**Consigne**: Recopiez mot pour mot l'intégralité du texte sur la grève des hôpitaux.

**Extrait du texte**:
________________
La grève des hôpitaux est le signe d’un malaise dont le manque de moyens n’est pas le seul indicateur. Les métiers de la santé ou de l’éducation souffrent d’une perte de sens en raison du désert spirituel qui constitue désormais leur champ d’action.« On est arrivé à un moment d’épuisement majeur du personnel de santé, ça devient insupportable. » C’est Sophie Crozier, neurologue, membre du collectif Inter-Hôpitaux, qui s’exprime ainsi dans l’émission C Politique, sur France 5. En cause : les économies dans le budget de la santé, la diminution du nombre de personnels, des salaires qui n’augmentent pas, etc. « Les soignants ne peuvent plus exercer leur mission dans des conditions acceptables », insiste-t-elle, avant de lâcher ce cri du cœur : « Les soignants sont dégoûtés alors que ce sont des métiers formidables. »
________________
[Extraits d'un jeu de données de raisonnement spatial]
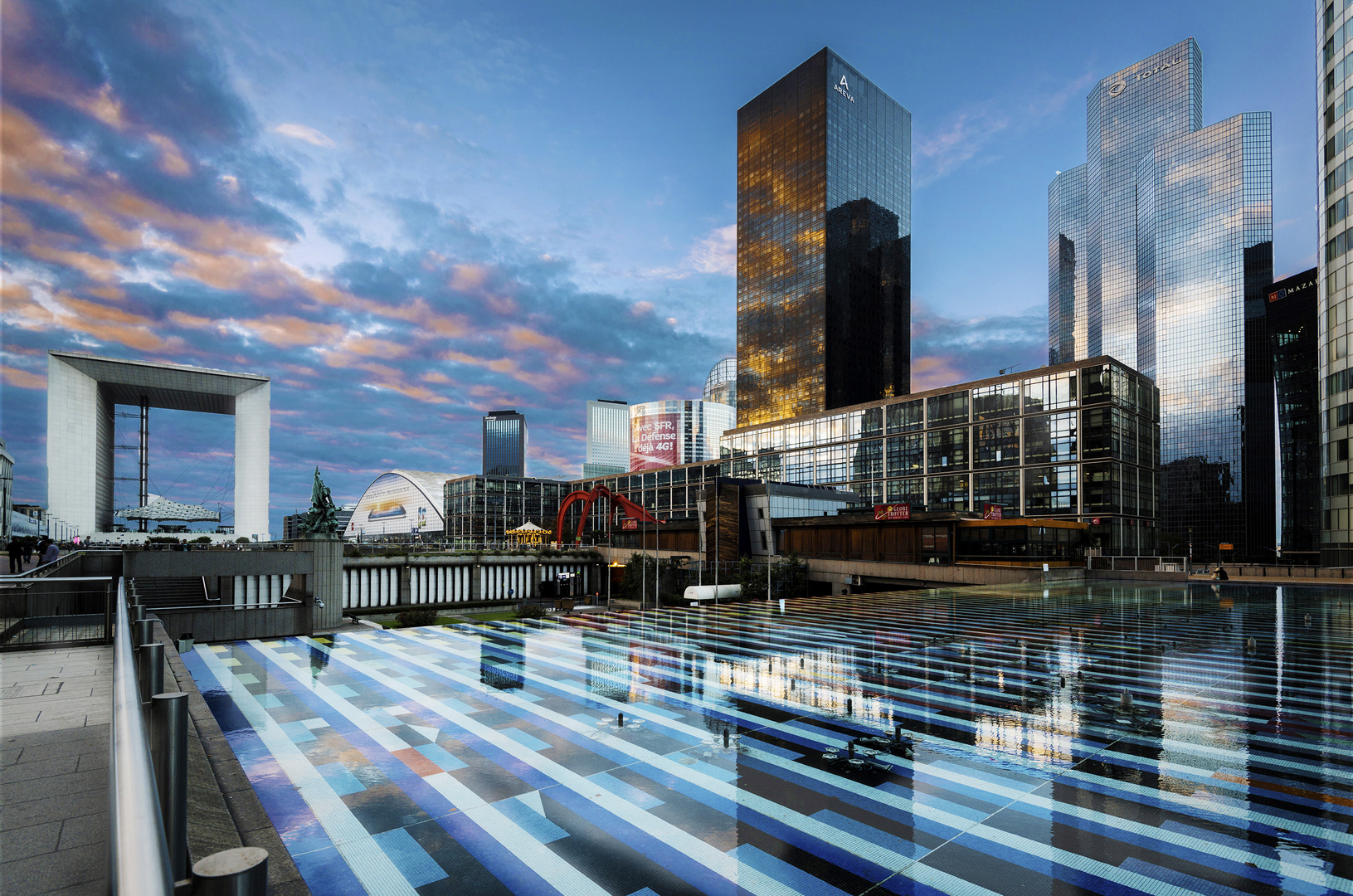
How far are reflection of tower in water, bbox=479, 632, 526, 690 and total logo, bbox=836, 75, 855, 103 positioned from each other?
213 metres

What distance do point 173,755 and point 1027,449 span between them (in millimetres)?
109418

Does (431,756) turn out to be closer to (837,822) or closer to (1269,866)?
(837,822)

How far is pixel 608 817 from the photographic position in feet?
23.8

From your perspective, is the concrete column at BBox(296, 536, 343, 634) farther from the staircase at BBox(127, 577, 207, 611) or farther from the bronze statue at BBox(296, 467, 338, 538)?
the staircase at BBox(127, 577, 207, 611)

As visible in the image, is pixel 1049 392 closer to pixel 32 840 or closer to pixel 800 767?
pixel 800 767

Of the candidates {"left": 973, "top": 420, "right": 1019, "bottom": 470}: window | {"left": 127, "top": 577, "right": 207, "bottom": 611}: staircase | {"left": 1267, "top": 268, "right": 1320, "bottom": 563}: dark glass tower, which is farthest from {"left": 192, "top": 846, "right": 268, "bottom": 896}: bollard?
{"left": 1267, "top": 268, "right": 1320, "bottom": 563}: dark glass tower

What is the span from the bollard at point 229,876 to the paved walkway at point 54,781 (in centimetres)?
418

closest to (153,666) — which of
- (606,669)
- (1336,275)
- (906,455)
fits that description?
(606,669)

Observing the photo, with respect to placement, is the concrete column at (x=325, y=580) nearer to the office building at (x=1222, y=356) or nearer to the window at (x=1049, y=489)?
the window at (x=1049, y=489)

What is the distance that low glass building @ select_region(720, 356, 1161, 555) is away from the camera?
300 ft

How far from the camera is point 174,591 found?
131ft

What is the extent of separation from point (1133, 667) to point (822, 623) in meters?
9.63

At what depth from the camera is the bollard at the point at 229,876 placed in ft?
6.14

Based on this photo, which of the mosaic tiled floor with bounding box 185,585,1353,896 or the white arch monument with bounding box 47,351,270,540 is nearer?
the mosaic tiled floor with bounding box 185,585,1353,896
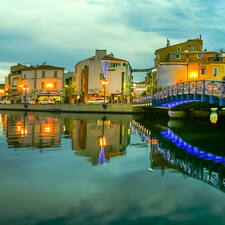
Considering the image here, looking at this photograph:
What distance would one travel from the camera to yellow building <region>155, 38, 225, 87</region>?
56.3 metres

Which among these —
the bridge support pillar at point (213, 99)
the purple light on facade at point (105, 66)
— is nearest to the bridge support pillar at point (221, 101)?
the bridge support pillar at point (213, 99)

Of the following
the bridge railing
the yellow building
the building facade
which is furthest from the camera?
the building facade

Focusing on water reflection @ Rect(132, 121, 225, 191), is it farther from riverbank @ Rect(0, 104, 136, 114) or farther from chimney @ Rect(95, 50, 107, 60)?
chimney @ Rect(95, 50, 107, 60)

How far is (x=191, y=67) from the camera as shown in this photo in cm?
5853

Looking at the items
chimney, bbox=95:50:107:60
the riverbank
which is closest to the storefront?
the riverbank

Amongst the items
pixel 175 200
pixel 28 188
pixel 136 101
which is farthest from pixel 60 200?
pixel 136 101

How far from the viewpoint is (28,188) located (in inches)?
342

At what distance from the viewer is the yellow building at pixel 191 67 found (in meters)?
56.3

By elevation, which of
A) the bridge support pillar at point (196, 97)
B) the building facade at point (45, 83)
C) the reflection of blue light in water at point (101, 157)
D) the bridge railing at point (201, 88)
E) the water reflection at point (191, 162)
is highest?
the building facade at point (45, 83)

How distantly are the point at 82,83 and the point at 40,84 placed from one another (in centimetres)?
1359

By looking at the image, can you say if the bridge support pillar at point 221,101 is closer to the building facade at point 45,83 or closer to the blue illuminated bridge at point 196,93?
the blue illuminated bridge at point 196,93

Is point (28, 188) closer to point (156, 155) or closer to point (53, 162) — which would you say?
point (53, 162)

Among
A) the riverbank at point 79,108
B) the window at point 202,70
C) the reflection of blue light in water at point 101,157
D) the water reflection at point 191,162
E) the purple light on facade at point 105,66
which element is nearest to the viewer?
the water reflection at point 191,162

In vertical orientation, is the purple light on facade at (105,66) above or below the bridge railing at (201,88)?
above
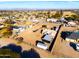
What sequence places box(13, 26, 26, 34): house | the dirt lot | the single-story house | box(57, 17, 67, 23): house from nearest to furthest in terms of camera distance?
the dirt lot → the single-story house → box(13, 26, 26, 34): house → box(57, 17, 67, 23): house

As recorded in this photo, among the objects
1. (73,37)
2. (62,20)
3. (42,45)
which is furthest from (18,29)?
(73,37)

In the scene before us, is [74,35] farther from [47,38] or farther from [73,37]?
[47,38]

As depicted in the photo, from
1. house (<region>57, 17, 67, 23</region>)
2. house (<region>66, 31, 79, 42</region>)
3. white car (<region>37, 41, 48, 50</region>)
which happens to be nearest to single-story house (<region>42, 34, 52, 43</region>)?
white car (<region>37, 41, 48, 50</region>)

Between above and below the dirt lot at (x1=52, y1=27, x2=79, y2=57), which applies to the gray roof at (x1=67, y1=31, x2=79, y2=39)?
above

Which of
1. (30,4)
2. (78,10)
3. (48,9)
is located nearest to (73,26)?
(78,10)

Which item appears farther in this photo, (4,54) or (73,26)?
(73,26)

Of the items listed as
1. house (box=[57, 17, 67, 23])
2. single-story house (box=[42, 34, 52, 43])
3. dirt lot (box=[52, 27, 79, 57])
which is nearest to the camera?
dirt lot (box=[52, 27, 79, 57])

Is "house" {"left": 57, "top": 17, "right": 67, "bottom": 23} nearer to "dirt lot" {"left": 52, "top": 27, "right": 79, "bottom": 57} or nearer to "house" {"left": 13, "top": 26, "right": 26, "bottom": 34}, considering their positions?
"dirt lot" {"left": 52, "top": 27, "right": 79, "bottom": 57}

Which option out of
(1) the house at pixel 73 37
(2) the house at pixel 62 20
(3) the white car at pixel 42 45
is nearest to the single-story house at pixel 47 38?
(3) the white car at pixel 42 45

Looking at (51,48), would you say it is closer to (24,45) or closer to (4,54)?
(24,45)

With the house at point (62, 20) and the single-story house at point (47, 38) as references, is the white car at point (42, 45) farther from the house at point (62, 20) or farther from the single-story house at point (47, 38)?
the house at point (62, 20)

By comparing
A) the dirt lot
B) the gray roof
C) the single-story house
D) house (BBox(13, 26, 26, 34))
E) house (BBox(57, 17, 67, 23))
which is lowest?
the dirt lot
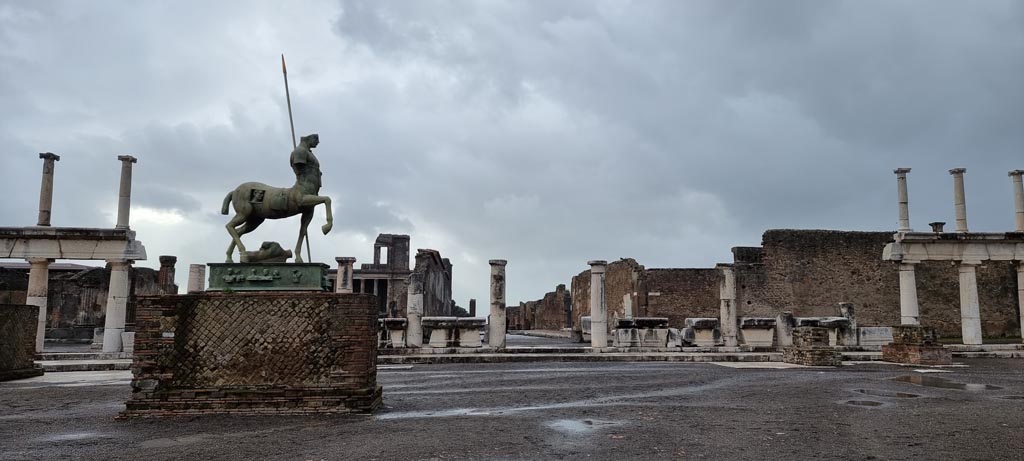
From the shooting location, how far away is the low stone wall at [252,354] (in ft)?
21.6

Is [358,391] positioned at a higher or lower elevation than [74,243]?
lower

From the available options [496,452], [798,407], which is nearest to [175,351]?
[496,452]

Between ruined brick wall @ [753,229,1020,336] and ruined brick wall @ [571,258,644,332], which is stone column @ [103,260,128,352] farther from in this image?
ruined brick wall @ [753,229,1020,336]

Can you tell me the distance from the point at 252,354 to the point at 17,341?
7.54 m

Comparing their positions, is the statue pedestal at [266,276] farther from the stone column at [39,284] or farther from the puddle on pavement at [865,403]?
the stone column at [39,284]

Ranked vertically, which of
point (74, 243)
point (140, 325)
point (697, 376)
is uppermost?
point (74, 243)

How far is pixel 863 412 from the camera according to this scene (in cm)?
681

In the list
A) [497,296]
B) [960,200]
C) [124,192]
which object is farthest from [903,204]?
[124,192]

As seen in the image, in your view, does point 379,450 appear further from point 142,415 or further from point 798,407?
point 798,407

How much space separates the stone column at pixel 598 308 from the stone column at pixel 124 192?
12193 millimetres

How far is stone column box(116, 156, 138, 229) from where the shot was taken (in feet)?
55.9

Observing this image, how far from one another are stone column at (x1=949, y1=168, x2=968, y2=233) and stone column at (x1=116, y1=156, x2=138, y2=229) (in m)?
23.0

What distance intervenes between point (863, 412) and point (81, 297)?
31129 mm

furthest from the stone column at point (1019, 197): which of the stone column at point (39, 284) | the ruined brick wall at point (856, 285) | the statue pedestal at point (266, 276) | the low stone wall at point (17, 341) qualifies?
the stone column at point (39, 284)
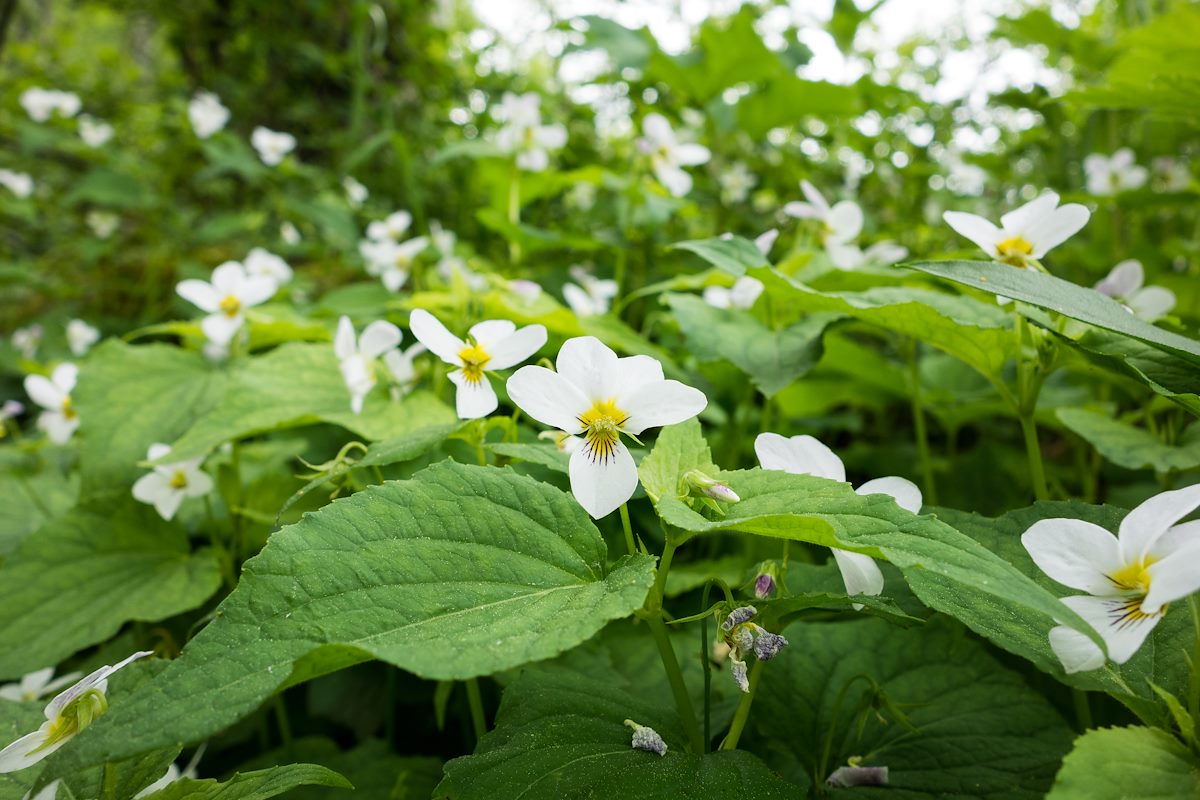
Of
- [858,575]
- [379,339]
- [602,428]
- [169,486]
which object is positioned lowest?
[169,486]

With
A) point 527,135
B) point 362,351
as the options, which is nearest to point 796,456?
point 362,351

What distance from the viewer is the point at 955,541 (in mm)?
754

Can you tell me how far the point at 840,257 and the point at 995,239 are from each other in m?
0.62

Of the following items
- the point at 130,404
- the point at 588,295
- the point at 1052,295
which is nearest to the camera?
the point at 1052,295

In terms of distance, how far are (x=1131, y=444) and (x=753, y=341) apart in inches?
28.3

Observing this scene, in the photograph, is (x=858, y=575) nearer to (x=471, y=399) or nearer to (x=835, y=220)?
(x=471, y=399)

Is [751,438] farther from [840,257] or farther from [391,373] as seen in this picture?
[391,373]

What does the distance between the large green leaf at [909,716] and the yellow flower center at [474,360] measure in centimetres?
68

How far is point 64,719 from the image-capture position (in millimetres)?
886

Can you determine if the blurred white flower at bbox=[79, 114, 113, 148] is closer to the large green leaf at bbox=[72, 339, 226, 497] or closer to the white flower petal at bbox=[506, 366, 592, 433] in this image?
the large green leaf at bbox=[72, 339, 226, 497]

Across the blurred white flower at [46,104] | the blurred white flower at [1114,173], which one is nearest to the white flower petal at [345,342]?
the blurred white flower at [1114,173]

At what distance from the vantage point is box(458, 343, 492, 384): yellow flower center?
1199 millimetres

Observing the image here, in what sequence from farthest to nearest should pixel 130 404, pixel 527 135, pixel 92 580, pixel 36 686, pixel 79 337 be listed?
________________
**Réponse finale**:
La grève des hôpitaux est le signe d’un malaise dont le manque de moyens n’est pas le seul indicateur. Les métiers de la santé ou de l’éducation souffrent d’une perte de sens en raison du désert spirituel qui constitue désormais leur champ d’action.« On est arrivé à un moment d’épuisement majeur du personnel de santé, ça devient insupportable. » C’est Sophie Crozier, neurologue, membre du collectif Inter-Hôpitaux, qui s’exprime ainsi dans l’émission C Politique, sur France 5. En cause : les économies dans le budget de la santé, la diminution du nombre de personnels, des salaires qui n’augmentent pas, etc. « Les soignants ne peuvent plus exercer leur mission dans des conditions acceptables », insiste-t-elle, avant de lâcher ce cri du cœur : « Les soignants sont dégoûtés alors que ce sont des métiers formidables. »